[DIRECTION] Copy out every line of the data below word for word, leaving out the pictures.

[PROVIDED MATERIAL]
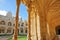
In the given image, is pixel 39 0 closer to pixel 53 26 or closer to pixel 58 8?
pixel 58 8

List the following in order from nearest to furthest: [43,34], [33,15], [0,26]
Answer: [43,34], [33,15], [0,26]

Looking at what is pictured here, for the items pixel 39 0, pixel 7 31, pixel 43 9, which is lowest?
pixel 7 31

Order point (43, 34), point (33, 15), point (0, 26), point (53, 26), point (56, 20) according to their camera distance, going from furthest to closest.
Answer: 1. point (0, 26)
2. point (53, 26)
3. point (56, 20)
4. point (33, 15)
5. point (43, 34)

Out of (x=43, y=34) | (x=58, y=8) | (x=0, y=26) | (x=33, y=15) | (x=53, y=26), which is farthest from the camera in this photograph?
(x=0, y=26)

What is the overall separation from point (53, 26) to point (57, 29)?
824 millimetres

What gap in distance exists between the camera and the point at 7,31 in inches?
1357

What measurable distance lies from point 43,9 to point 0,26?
83.1ft

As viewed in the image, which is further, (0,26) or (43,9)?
(0,26)

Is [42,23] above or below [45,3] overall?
below

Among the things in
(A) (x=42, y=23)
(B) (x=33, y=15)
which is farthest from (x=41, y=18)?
(B) (x=33, y=15)

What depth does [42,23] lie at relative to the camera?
30.7 feet

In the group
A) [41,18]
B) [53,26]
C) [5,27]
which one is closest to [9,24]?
[5,27]

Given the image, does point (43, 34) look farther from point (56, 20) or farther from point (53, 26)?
point (53, 26)

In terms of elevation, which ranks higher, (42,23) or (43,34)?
(42,23)
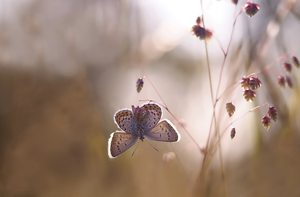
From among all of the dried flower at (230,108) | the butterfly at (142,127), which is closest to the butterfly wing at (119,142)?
the butterfly at (142,127)

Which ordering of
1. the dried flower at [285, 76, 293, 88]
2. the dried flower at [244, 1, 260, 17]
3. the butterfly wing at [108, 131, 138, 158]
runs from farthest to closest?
1. the dried flower at [285, 76, 293, 88]
2. the dried flower at [244, 1, 260, 17]
3. the butterfly wing at [108, 131, 138, 158]

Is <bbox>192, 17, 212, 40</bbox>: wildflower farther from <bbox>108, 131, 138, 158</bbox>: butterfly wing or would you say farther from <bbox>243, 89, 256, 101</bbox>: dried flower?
<bbox>108, 131, 138, 158</bbox>: butterfly wing

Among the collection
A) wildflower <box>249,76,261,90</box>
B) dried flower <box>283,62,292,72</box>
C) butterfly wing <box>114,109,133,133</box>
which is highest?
dried flower <box>283,62,292,72</box>

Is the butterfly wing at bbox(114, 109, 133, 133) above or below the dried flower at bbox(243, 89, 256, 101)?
below

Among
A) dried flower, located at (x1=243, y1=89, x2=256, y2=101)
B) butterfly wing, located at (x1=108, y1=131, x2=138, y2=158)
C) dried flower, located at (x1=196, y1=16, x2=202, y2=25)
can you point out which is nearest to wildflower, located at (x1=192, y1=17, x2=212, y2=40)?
dried flower, located at (x1=196, y1=16, x2=202, y2=25)

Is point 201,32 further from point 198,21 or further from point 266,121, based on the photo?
point 266,121

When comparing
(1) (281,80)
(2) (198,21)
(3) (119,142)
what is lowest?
(3) (119,142)

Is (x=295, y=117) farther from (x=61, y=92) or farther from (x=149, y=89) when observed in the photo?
(x=61, y=92)

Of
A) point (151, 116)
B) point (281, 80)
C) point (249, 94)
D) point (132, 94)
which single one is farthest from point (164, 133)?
point (132, 94)
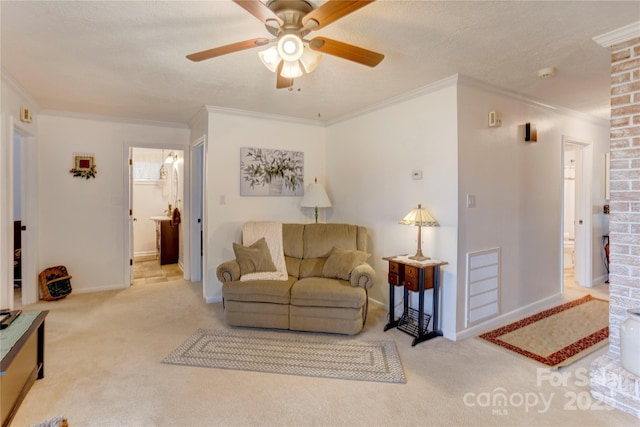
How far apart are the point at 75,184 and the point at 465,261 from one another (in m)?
4.64

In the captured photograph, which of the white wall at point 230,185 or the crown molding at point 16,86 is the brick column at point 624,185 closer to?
the white wall at point 230,185

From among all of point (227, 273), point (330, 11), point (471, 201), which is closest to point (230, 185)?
point (227, 273)

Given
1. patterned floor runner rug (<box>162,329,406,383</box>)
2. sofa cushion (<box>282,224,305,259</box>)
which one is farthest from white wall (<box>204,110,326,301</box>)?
patterned floor runner rug (<box>162,329,406,383</box>)

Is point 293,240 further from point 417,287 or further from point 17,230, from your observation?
point 17,230

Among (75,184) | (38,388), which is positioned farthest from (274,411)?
(75,184)

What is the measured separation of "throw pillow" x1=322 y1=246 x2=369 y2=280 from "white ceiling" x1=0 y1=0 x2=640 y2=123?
5.27 feet

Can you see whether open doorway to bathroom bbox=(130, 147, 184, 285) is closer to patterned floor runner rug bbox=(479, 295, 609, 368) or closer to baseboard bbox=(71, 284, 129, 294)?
baseboard bbox=(71, 284, 129, 294)

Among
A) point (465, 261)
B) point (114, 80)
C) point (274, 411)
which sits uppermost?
point (114, 80)

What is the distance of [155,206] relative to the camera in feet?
21.6

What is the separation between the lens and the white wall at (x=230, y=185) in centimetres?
380

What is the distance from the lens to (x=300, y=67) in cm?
187

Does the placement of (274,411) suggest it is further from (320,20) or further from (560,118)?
(560,118)

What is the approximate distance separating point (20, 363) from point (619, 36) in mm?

[SOLUTION TO THIS PROBLEM]
In the given image, is pixel 39 0 closer to pixel 53 26 or closer to pixel 58 8?
pixel 58 8

List the following in order from nearest to furthest: [43,34], [33,15], [0,26]
Answer: [43,34], [33,15], [0,26]

Looking at what is pictured here, for the items pixel 39 0, pixel 7 31, pixel 43 9, which is lowest?
pixel 7 31

Order point (43, 34), point (33, 15), point (0, 26), point (53, 26), point (56, 20) according to their camera distance, going from furthest to closest.
Answer: 1. point (0, 26)
2. point (53, 26)
3. point (56, 20)
4. point (33, 15)
5. point (43, 34)

Out of (x=43, y=34) | (x=58, y=8) | (x=0, y=26) | (x=33, y=15) | (x=53, y=26), which is farthest from the camera in this photograph?
(x=0, y=26)

What is the overall separation from point (53, 26) to point (57, 29)?
824 millimetres

What gap in distance exists between the camera and the point at 7,31 in inches?
1357

What measurable distance lies from point 43,9 to point 0,26?
83.1ft

As viewed in the image, which is further, (0,26) or (43,9)?
(0,26)

Is [42,23] above or below [45,3] overall?
below

Among the things in
(A) (x=42, y=23)
(B) (x=33, y=15)
which is farthest from (x=41, y=18)?
(B) (x=33, y=15)

What depth does [42,23] lie at relative to the camera?
30.7 feet

In the group
A) [41,18]
B) [53,26]
C) [5,27]
which one is closest to [9,24]?
[5,27]

Given the image, does point (43, 34) look farther from point (56, 20) or farther from point (53, 26)?
point (53, 26)

In terms of elevation, which ranks higher, (42,23) or (43,34)?
(42,23)
From among all of the dried flower at (230,108) | the butterfly at (142,127), which is closest to the butterfly wing at (119,142)?
the butterfly at (142,127)

Which ordering of
1. the dried flower at [285, 76, 293, 88]
2. the dried flower at [244, 1, 260, 17]
3. the butterfly wing at [108, 131, 138, 158]
runs from farthest to closest?
1. the dried flower at [285, 76, 293, 88]
2. the dried flower at [244, 1, 260, 17]
3. the butterfly wing at [108, 131, 138, 158]

Is <bbox>192, 17, 212, 40</bbox>: wildflower farther from <bbox>108, 131, 138, 158</bbox>: butterfly wing or would you say farther from <bbox>243, 89, 256, 101</bbox>: dried flower?
<bbox>108, 131, 138, 158</bbox>: butterfly wing

Among the collection
A) wildflower <box>249,76,261,90</box>
B) dried flower <box>283,62,292,72</box>
C) butterfly wing <box>114,109,133,133</box>
which is highest?
dried flower <box>283,62,292,72</box>

Is the butterfly wing at bbox(114, 109, 133, 133) above or below the dried flower at bbox(243, 89, 256, 101)?
below

Among
A) dried flower, located at (x1=243, y1=89, x2=256, y2=101)
B) butterfly wing, located at (x1=108, y1=131, x2=138, y2=158)
C) dried flower, located at (x1=196, y1=16, x2=202, y2=25)
can you point out which is nearest to wildflower, located at (x1=192, y1=17, x2=212, y2=40)?
dried flower, located at (x1=196, y1=16, x2=202, y2=25)

Is point 201,32 further from point 198,21 or further from point 266,121, based on the photo?
point 266,121

When comparing
(1) (281,80)
(2) (198,21)
(3) (119,142)
what is lowest?
(3) (119,142)

Is (x=295, y=117) farther from (x=61, y=92) or farther from (x=149, y=89) when observed in the photo?
(x=61, y=92)

Of
A) point (151, 116)
B) point (281, 80)
C) point (249, 94)
D) point (132, 94)
which single one is farthest from point (164, 133)?
point (132, 94)
How far apart are the point at 75,184 and the point at 465,261 from one another (in m)?
4.64

In the captured photograph, which of the white wall at point 230,185 or the crown molding at point 16,86 is the brick column at point 624,185 closer to?
the white wall at point 230,185

From among all of point (227, 273), point (330, 11), point (471, 201), which is closest to point (230, 185)?
point (227, 273)

Given
1. patterned floor runner rug (<box>162,329,406,383</box>)
2. sofa cushion (<box>282,224,305,259</box>)
which one is farthest from white wall (<box>204,110,326,301</box>)?
patterned floor runner rug (<box>162,329,406,383</box>)

Is point 293,240 further from point 417,287 or further from point 17,230, from your observation?
point 17,230

Among (75,184) | (38,388), which is positioned farthest from (274,411)?
(75,184)

What is the measured separation of "throw pillow" x1=322 y1=246 x2=369 y2=280 from "white ceiling" x1=0 y1=0 x2=640 y2=123?
5.27 feet

Can you see whether open doorway to bathroom bbox=(130, 147, 184, 285) is closer to patterned floor runner rug bbox=(479, 295, 609, 368) or closer to baseboard bbox=(71, 284, 129, 294)?
baseboard bbox=(71, 284, 129, 294)

Among
A) point (465, 261)
B) point (114, 80)
C) point (274, 411)
which sits uppermost?
point (114, 80)

What is the distance of [155,206] relative to the camera in feet?
21.6

What is the separation between the lens and the white wall at (x=230, y=185) in centimetres?
380

What is the distance from the lens to (x=300, y=67) in cm?
187

Does the placement of (274,411) suggest it is further from (320,20) or further from (560,118)?
(560,118)

What is the approximate distance separating point (20, 363) from point (619, 36) in mm?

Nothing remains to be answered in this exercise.